Shares of Kelly Services Inc. tumbled Wednesday, after the staffing services company missed third-quarter earnings expectations and gave a downbeat outlook, saying “record low” unemployment had been a hindrance.
Chief Executive Peter Quigley, who took over the role from George Corona last month, said on the post-earnings conference call with analysts that the slower-than-expected growth in the U.S. market that was noted in the previous quarter continued into the third quarter.
“In particular, ongoing softness in U.S. manufacturing has a disproportionate impact on our Americas commercial business,” Quigley said, according to a FactSet transcript. “The seasonal ramp in our current customer base is slower than we’ve seen in previous cycles and record low unemployment continues to constrain the talent supply.” Read more about the continued contraction in the manufacturing sector.
In the second quarter earnings call in August, then-CEO Corona said the U.S. labor market was holding up despite “signs of slowing in both economic and employment growth,” while economic conditions in Europe have “deteriorated.”
Kelly’s stock KELYA, -10.68% sank over 10% in Wednesday trading, putting it on track for the lowest close since April 22. That would be the biggest one-day selloff since the record 19% plunge on May 10, 2018.
Quigley said he remains confident the company’s move to restructure away from overweight economically sensitive lower margin light industrial markets will deliver positive results but is taking longer than expected.
“We are seeing improved efficiency in our U.S. branch operations but we are not seeing the growth we anticipated, particularly in existing accounts,” Quigley said.
Kelly reported before the opening bell Wednesday that it swung to a net loss of $10.5 million, or 27 cents a share, from net income of $33.1 million, or 84 cents a share, in the same period a year ago. Excluding non-recurring items, such as a loss on its investment in Persol Holdings Co. Ltd. 2181, -0.90% common stock, adjusted earnings per share fell to 37 cents from 56 cents, missing the FactSet consensus of 46 cents.
Revenue fell dropped 5.6% to $1.27 billion, below the FactSet consensus of $1.34 billion, as revenue from services declined 8.1% in its Americas staffing business, fell 1.0% in global talent solutions and was 8.8% lower in international staffing.
Chief Financial Officer Olivier Thirot said on the conference call that fourth-quarter revenue was projected to decline 4% to 5% from a year ago, while the current FactSet consensus of $1.44 billion implies a 1.8% increase.
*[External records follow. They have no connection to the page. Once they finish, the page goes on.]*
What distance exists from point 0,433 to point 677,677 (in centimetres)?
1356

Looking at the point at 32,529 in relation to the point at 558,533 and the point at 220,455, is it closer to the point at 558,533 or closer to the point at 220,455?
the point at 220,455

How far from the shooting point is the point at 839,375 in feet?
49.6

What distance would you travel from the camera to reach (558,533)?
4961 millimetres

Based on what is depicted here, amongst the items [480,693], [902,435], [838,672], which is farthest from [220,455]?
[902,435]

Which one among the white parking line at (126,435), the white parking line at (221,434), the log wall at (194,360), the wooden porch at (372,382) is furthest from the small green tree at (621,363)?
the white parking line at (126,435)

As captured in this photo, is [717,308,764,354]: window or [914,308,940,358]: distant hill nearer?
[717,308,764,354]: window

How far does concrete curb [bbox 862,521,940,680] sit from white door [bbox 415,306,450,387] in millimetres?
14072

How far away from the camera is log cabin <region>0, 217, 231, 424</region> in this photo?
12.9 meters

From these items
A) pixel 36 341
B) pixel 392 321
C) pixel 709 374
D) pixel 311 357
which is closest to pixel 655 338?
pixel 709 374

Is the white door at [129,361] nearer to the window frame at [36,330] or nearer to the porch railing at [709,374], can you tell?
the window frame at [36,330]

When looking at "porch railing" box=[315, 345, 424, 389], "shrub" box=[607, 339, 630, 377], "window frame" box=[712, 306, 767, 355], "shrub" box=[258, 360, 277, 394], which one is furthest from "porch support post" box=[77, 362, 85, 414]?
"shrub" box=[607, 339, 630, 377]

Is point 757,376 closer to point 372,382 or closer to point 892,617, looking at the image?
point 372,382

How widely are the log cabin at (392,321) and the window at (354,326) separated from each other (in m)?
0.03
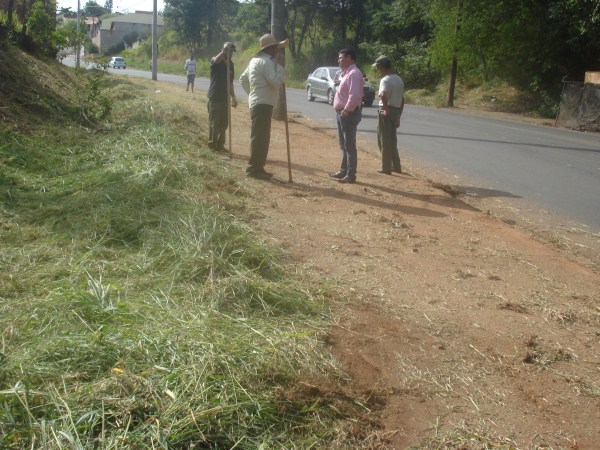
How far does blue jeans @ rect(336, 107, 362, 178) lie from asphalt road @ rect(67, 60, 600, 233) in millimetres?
1920

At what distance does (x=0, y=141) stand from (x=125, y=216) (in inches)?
137

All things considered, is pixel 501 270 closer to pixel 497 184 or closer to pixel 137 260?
pixel 137 260

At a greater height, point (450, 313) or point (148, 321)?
point (148, 321)

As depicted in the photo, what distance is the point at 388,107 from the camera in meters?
10.2

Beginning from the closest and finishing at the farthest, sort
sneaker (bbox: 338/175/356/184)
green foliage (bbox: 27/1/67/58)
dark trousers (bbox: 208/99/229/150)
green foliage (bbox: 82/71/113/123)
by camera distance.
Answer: sneaker (bbox: 338/175/356/184) → dark trousers (bbox: 208/99/229/150) → green foliage (bbox: 82/71/113/123) → green foliage (bbox: 27/1/67/58)

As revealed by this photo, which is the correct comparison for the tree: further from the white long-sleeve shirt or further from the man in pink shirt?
the man in pink shirt

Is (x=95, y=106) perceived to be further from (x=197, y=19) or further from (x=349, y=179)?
(x=197, y=19)

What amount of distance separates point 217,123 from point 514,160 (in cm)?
607

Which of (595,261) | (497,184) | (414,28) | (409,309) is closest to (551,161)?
(497,184)

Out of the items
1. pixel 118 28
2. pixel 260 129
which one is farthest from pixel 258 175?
pixel 118 28

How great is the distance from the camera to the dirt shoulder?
3564 millimetres

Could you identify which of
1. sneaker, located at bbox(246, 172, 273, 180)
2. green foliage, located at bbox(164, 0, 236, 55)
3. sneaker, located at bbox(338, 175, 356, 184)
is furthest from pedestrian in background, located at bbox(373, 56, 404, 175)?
green foliage, located at bbox(164, 0, 236, 55)

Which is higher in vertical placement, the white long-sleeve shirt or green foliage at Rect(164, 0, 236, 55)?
green foliage at Rect(164, 0, 236, 55)

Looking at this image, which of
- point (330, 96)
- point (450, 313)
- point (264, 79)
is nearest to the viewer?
point (450, 313)
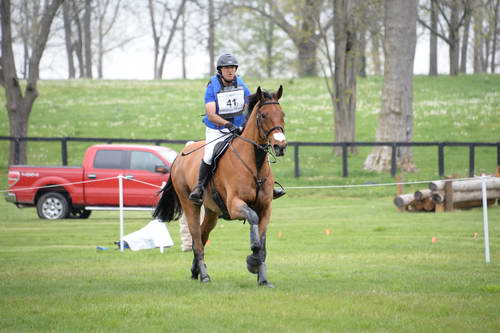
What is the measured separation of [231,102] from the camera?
404 inches

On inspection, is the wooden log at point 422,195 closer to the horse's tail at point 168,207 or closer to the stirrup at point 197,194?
the horse's tail at point 168,207

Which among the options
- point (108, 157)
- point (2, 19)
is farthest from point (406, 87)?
point (2, 19)

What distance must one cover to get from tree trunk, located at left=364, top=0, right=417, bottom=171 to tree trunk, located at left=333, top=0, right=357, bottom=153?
2.85 m

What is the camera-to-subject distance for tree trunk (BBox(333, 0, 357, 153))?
32.0 metres

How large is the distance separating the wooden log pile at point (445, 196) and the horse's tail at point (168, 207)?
374 inches

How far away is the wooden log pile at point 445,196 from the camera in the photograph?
20000 millimetres

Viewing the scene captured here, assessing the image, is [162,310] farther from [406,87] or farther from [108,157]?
[406,87]

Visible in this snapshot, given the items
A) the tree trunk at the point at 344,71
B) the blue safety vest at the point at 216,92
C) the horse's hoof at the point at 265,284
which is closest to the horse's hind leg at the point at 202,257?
the horse's hoof at the point at 265,284

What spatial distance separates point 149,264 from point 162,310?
440cm

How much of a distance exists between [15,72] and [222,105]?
22.9m

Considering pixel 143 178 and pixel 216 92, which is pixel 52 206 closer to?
pixel 143 178

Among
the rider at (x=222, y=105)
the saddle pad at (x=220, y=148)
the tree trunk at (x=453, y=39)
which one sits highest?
the tree trunk at (x=453, y=39)

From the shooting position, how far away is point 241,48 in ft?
253

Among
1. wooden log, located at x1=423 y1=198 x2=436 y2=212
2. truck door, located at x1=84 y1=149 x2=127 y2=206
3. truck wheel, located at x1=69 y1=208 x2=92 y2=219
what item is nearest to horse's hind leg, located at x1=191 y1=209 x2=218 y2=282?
truck door, located at x1=84 y1=149 x2=127 y2=206
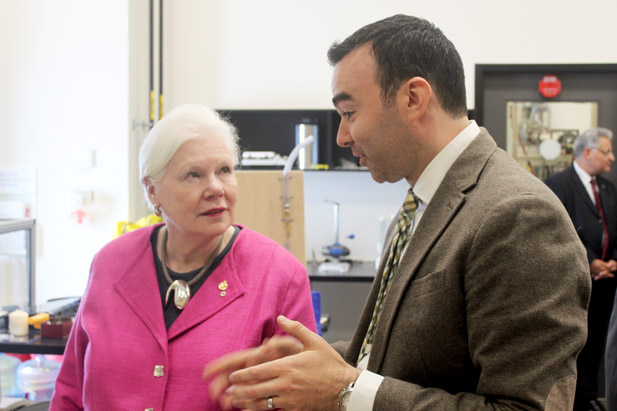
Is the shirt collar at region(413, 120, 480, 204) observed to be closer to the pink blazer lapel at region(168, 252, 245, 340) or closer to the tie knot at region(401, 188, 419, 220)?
the tie knot at region(401, 188, 419, 220)

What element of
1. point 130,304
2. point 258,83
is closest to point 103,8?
point 258,83

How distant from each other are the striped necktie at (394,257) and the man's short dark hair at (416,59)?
216mm

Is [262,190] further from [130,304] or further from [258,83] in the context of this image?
[258,83]

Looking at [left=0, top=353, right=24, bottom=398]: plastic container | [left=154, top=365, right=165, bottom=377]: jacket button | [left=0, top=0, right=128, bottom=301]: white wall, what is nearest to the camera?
[left=154, top=365, right=165, bottom=377]: jacket button

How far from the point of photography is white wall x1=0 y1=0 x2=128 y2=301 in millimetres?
4434

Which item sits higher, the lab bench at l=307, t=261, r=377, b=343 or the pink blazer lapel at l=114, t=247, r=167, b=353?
the pink blazer lapel at l=114, t=247, r=167, b=353

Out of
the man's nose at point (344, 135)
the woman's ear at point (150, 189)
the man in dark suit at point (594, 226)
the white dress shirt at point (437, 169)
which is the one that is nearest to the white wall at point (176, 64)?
the man in dark suit at point (594, 226)

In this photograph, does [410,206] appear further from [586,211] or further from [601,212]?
[601,212]

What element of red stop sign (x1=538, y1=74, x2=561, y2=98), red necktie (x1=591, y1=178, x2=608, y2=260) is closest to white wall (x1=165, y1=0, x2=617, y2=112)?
red stop sign (x1=538, y1=74, x2=561, y2=98)

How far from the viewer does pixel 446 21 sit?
15.9 feet

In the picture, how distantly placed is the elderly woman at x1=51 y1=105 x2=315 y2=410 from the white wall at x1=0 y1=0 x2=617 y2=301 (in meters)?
2.86

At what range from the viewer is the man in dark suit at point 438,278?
96 cm

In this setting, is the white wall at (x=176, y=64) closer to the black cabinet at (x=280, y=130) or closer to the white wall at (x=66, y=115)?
the white wall at (x=66, y=115)

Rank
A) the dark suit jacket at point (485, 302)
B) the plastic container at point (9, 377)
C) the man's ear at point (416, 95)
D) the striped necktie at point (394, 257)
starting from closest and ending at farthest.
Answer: the dark suit jacket at point (485, 302) < the man's ear at point (416, 95) < the striped necktie at point (394, 257) < the plastic container at point (9, 377)
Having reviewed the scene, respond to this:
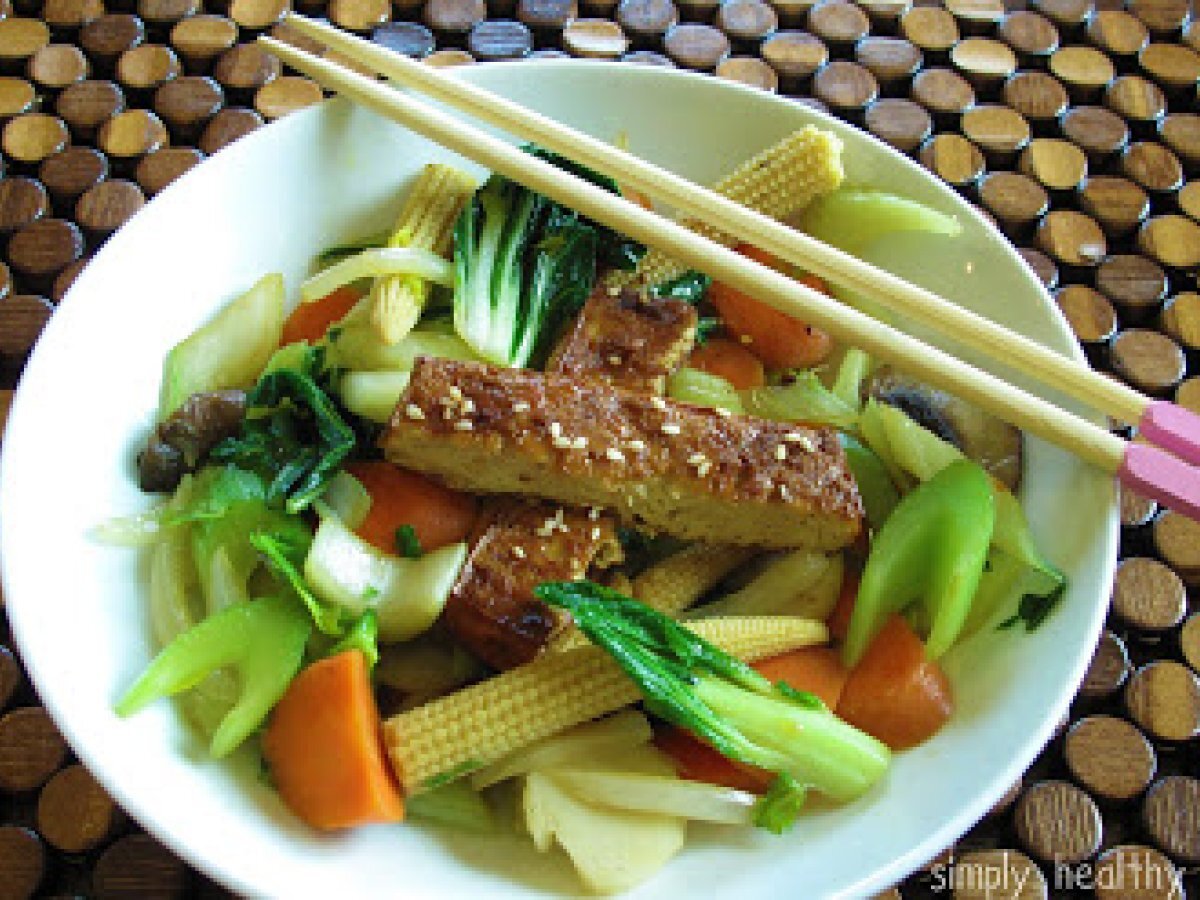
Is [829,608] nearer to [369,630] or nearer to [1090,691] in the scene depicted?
[1090,691]

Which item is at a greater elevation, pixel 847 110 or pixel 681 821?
pixel 847 110

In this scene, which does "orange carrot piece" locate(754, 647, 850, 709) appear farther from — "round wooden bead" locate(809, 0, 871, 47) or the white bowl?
"round wooden bead" locate(809, 0, 871, 47)

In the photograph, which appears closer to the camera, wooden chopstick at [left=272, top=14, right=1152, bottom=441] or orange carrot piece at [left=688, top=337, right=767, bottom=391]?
wooden chopstick at [left=272, top=14, right=1152, bottom=441]

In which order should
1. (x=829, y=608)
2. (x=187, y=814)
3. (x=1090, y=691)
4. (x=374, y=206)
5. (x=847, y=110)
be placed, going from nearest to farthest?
1. (x=187, y=814)
2. (x=829, y=608)
3. (x=1090, y=691)
4. (x=374, y=206)
5. (x=847, y=110)

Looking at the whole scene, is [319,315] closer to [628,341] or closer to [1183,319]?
[628,341]

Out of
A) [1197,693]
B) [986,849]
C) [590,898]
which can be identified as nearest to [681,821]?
[590,898]

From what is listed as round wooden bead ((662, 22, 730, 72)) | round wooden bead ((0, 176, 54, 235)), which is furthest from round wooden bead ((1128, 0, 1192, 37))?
round wooden bead ((0, 176, 54, 235))

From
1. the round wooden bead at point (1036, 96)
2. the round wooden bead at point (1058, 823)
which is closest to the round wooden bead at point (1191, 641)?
the round wooden bead at point (1058, 823)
“We expect structural changes in business mix from our shift to higher margin solution, both organically and as a result of our recent acquisitions, to positively impact our [gross profit] rate,” Thirot told analysts. “However, continued margin erosion in Americas staffing will offset most of this improvement.”
The stock has tumbled 19% over the past three months and shed 11% over the past 12 months. In comparison, the S&P 500 index SPX, +0.03% has gained 6.6% the past three months and rallied nearly 12% the past year.